───── Raw data ─────

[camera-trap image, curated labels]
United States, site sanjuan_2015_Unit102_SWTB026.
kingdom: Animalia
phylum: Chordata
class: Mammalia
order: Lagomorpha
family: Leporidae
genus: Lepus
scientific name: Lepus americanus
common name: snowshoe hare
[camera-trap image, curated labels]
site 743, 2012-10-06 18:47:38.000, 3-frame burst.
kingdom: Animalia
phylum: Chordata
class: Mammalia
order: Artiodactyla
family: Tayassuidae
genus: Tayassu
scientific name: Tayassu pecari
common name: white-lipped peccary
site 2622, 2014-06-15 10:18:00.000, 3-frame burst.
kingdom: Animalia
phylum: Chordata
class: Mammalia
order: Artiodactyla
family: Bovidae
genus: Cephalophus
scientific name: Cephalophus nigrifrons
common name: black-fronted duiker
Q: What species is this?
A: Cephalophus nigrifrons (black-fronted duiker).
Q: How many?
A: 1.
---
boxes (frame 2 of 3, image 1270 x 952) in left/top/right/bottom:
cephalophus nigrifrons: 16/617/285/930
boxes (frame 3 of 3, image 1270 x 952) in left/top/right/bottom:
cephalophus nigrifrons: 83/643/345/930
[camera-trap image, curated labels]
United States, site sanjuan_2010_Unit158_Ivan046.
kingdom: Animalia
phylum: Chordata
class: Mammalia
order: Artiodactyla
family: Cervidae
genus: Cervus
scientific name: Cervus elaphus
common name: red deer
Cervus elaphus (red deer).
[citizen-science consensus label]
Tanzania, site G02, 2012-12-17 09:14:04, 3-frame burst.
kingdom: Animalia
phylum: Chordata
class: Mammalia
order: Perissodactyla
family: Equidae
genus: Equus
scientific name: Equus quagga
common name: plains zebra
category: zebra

─────

_Your task_: Report each line in the data that holds the word "site".

_Response for this exercise_:
United States, site sanjuan_2015_Unit102_SWTB026.
site 743, 2012-10-06 18:47:38.000, 3-frame burst.
site 2622, 2014-06-15 10:18:00.000, 3-frame burst.
United States, site sanjuan_2010_Unit158_Ivan046.
Tanzania, site G02, 2012-12-17 09:14:04, 3-frame burst.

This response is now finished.